Extract.
------------------------------------------------------------
High-throughput sequencing of the zebrafish antibody repertoire

Abstract

Despite tremendous progress in understanding the nature of the immune system, the full diversity of an organism's antibody repertoire is unknown. We used high-throughput sequencing of the variable domain of the antibody heavy chain from 14 zebrafish to analyze VDJ usage and antibody sequence. Zebrafish were found to use between 50 and 86% of all possible VDJ combinations and shared a similar frequency distribution, with some correlation of VDJ patterns between individuals. Zebrafish antibodies retained a few thousand unique heavy chains that also exhibited a shared frequency distribution. We found evidence of convergence, in which different individuals made the same antibody. This approach provides insight into the breadth of the expressed antibody repertoire and immunological diversity at the level of an individual organism.

Fig. 1

(A) Schematic drawing of the VDJ recombination of an antibody heavy-chain gene, the cDNA amplicon library construction, and the infomatics pipeline. The heavy-chain VDJ segment of an antibody is created by recombination, junctional diversity, and hypermutation. We designed primer sets to amplify the expressed heavy-chain mRNA, which were then sequenced and analyzed as outlined. High-throughput sequencing allows determination of the identity of nearly all heavy-chain sequences. (B) Gender and family information for the 14 sequenced zebrafish.
------------------------------------------------------------
Items listed in a dataset.

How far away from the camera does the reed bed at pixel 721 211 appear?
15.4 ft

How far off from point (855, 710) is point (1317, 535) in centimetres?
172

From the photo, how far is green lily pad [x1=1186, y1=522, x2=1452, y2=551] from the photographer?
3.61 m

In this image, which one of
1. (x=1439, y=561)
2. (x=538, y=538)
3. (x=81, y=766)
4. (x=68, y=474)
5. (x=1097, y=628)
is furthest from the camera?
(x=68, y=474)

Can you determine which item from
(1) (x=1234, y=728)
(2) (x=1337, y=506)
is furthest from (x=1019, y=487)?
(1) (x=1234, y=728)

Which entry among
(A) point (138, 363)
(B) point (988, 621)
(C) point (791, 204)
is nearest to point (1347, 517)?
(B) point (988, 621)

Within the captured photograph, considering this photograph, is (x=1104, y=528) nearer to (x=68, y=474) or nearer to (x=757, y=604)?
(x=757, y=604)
------------------------------------------------------------
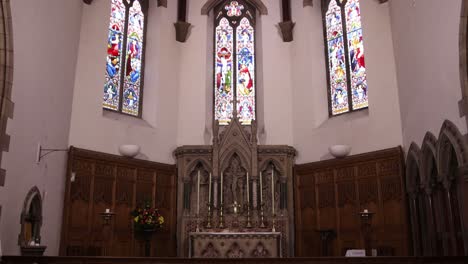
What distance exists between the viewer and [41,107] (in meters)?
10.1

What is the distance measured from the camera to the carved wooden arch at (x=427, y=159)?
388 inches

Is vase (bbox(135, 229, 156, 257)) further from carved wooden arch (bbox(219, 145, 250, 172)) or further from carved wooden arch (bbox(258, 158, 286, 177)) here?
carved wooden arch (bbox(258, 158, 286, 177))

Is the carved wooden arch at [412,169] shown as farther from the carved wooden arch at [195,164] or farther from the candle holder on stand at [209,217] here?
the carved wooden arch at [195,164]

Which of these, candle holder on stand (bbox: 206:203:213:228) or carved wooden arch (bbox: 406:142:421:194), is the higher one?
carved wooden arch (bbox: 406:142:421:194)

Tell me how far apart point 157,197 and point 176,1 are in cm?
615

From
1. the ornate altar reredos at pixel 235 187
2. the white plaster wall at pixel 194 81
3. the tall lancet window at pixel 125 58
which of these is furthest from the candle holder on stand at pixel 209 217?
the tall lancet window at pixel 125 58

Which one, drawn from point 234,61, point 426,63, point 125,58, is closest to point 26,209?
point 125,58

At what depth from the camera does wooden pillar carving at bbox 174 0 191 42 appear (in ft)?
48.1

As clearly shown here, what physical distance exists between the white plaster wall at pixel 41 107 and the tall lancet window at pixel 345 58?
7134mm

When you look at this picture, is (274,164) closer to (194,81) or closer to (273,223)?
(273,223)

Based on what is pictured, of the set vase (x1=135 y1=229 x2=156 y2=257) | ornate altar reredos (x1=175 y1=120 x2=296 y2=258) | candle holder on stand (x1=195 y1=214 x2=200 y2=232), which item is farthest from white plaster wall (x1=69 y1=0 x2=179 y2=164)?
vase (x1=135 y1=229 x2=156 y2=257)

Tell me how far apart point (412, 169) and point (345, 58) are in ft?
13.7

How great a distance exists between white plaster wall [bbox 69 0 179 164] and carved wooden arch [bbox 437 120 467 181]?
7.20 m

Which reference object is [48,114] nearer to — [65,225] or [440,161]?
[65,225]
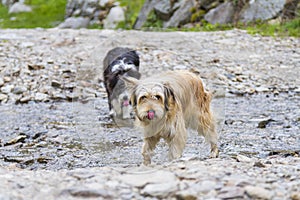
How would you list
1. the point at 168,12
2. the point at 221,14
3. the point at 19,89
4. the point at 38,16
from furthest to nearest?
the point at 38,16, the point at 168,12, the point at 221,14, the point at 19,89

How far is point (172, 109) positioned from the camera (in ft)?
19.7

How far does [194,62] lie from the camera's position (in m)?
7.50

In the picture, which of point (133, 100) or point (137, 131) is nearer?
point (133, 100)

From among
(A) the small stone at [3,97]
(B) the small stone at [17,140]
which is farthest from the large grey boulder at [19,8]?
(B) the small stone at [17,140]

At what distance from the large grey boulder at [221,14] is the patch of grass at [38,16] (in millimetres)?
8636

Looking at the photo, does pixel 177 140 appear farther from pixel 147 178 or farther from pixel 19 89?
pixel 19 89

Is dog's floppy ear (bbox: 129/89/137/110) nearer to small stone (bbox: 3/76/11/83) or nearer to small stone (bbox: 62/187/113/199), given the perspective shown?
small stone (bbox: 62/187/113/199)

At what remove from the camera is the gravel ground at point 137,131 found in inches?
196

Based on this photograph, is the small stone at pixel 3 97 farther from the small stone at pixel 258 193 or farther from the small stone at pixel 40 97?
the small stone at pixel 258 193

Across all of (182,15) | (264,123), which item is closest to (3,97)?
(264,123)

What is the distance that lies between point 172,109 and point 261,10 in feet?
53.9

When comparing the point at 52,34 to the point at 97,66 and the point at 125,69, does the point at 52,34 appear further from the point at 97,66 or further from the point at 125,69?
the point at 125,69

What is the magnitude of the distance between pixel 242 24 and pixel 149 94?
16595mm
------------------------------------------------------------
Work instruction 1.
Summarize the zebrafish antibody text in two sentences.
Work instruction 2.
Decide whether each of these statements agrees with the zebrafish antibody text, answering yes or no and quoting the words that settle it: (a) The study sequenced the variable domain of the antibody light chain. (b) Different individual zebrafish were found to make the same antibody. (c) The heavy-chain VDJ segment of an antibody is created by recombination alone.
Work instruction 3.
Extend the zebrafish antibody text from the point where it stops.

Result 1.
High-throughput sequencing of the antibody heavy-chain variable domain from 14 zebrafish showed that the fish used between 50 and 86% of all possible VDJ combinations and shared a similar frequency distribution. The zebrafish retained a few thousand unique heavy chains, and different individuals were found to make the same antibody.

Result 2.
(a) No: "variable domain of the antibody heavy chain"
(b) Yes: "We found evidence of convergence, in which different individuals made the same antibody."
(c) No: "created by recombination, junctional diversity, and hypermutation"

Result 3.
Fig. 2

The entire expressed VDJ repertoires for individual fish g, h, j, and k (top to bottom). The three axes enumerate all possible V, D, and J values, so each point in three-space is a unique VDJ combination. Both the size of the sphere at each point and the intensity correspond to the number of reads matching that particular VDJ combination. Gray scale is plotted on a linear scale, and the dot size is plotted on a log scale. The upper limits of the scales are set to the most populated VDJ combination for each fish, with PCR bias factored out.

Fig. 3

VDJ repertoire analysis for all 14 fish. (A) Abundance distribution for each VDJ combination. A small number of VDJ combinations are highly represented in each fish, and most VDJ combinations are represented only at low abundance. The shape of the distribution is common among all of the fish sampled. This histogram is oriented sideways (from left to right) to emphasize that a small number of VDJ combinations are highly abundant, with a distribution that falls off rapidly. (B) Rarefaction analysis of VDJ diversity demonstrates that as one sequences more deeply into a fish, the number of new VDJ classes discovered saturates. (C) Histogram of correlations between VDJ repertoires. The data are collected as histograms and compared to simulated fish which have random VDJ repertoires. The simulated fish have no significant correlations, whereas some of the real fish have high correlations, representing 5 SD outliers of the random model. The highest correlations are from males in the same family (table S5A). (D) When the largest VDJ class in each fish is eliminated, the correlations are reduced and there is a larger proportion of moderate female correlations.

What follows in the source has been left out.